Universalism turns the love of God into weak-kneed sentimentalism. It turns God into a parent figure who simply cannot bear to let his children suffer the consequences of their choices. I recall a conversation on this matter where the person could not imagine a God who would judge people into an eternal misery. Then we turned to look at their idea -- a God who lets people off the hook and protects them from their own choices forever. They agreed that was not a God they would want to call God. I was able to note that God did not give everyone a pass. He could not. He brought consequences upon God the Son for us.
My point in all this, before I diverted, is that Jesus was not a functional universalist. The reality of eternal blessedness or punishment is woven into his words and his actions. His message was not, "This is really serious. I came to die for sin. But, in the longrun, it doesn't matter. It will all be like the last episode on LOST. We all end up in a place of light."
I am all for the historic orthodox understanding of eternal punishment. Richard Bauckham's essay shows that this position is eroding but needs to be upheld. It is the position of the historic orthodox church.

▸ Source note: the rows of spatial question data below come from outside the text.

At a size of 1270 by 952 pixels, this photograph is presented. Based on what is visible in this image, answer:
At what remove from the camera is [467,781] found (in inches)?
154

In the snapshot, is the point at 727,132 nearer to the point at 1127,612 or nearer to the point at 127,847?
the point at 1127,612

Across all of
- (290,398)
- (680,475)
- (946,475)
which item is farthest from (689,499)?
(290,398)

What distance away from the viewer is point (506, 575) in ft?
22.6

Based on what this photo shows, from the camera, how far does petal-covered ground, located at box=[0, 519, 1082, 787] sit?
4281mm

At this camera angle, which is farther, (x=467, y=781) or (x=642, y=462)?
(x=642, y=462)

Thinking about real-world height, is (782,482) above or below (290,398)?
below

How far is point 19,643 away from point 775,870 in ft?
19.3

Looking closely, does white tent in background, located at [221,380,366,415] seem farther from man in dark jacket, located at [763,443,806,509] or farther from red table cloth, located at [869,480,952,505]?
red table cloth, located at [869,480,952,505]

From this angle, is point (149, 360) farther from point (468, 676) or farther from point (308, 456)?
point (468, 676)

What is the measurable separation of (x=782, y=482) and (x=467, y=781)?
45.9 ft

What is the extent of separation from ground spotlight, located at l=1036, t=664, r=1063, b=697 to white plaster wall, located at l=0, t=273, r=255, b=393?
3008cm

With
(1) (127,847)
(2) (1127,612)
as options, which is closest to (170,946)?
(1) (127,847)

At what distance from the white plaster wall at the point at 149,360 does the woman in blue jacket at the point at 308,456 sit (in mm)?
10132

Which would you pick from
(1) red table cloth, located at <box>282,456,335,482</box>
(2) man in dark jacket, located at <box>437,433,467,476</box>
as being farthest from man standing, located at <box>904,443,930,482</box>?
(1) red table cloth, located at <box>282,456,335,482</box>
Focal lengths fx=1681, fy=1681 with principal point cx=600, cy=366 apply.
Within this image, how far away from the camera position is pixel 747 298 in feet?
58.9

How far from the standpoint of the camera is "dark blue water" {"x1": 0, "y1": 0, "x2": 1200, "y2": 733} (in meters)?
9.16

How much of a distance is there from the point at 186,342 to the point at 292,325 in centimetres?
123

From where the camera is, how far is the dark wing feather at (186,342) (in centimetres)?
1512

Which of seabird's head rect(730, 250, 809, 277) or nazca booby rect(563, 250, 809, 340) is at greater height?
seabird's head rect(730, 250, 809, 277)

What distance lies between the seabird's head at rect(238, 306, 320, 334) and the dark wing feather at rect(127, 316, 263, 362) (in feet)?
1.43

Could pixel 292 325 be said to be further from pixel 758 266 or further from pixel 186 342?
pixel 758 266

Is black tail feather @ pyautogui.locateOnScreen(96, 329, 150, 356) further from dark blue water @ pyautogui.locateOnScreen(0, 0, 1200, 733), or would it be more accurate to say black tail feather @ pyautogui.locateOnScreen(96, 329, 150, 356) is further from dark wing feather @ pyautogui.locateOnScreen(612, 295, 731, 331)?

We must defend the Scriptures from distortion. I cannot reduce orthodoxy to my practice. It is true and objective and outside of whatever functional beliefs I have.
But if it does not function it my life, it is not enough to defend it and walk away commending myself for defendings its truth. You believe in eternal punishment -- the demons do too.
I return to the question, are we functionally universalists? Is our personal lack of evangelistic engagement anything but functional universalism? Are we more concerned with orthodoxy than with orthopraxy? Are we grieved with a lack of engagement with people outside of Christ with the Good News of Christ?
Isn't it remarkable that followers of the One who came to seek and to save those who are lost, could think they are following him, and simultaneously live with no serious and thoughtful evangelistic purpose?
He came to make fishers of men, not keepers of the acquairium.
He became flesh, entered a world of us -- remained holy but was a friend of sinners. He wept over Jerusalem for her stubbornness of heart.
He obeyed unto death, even though the death he would know was dreaded unto sweating blood. It was a death for us and for our sins, to rescue us from judgment.
Are you and I functional universalists? Jesus certainly was not. I can rest in his perfect obedience for me, that his life is my life and my death becake his death. But I can also begin today to look around me at people whose choices will matter before God forever and seek ways to call them to the only One who protects them from the wrath to come.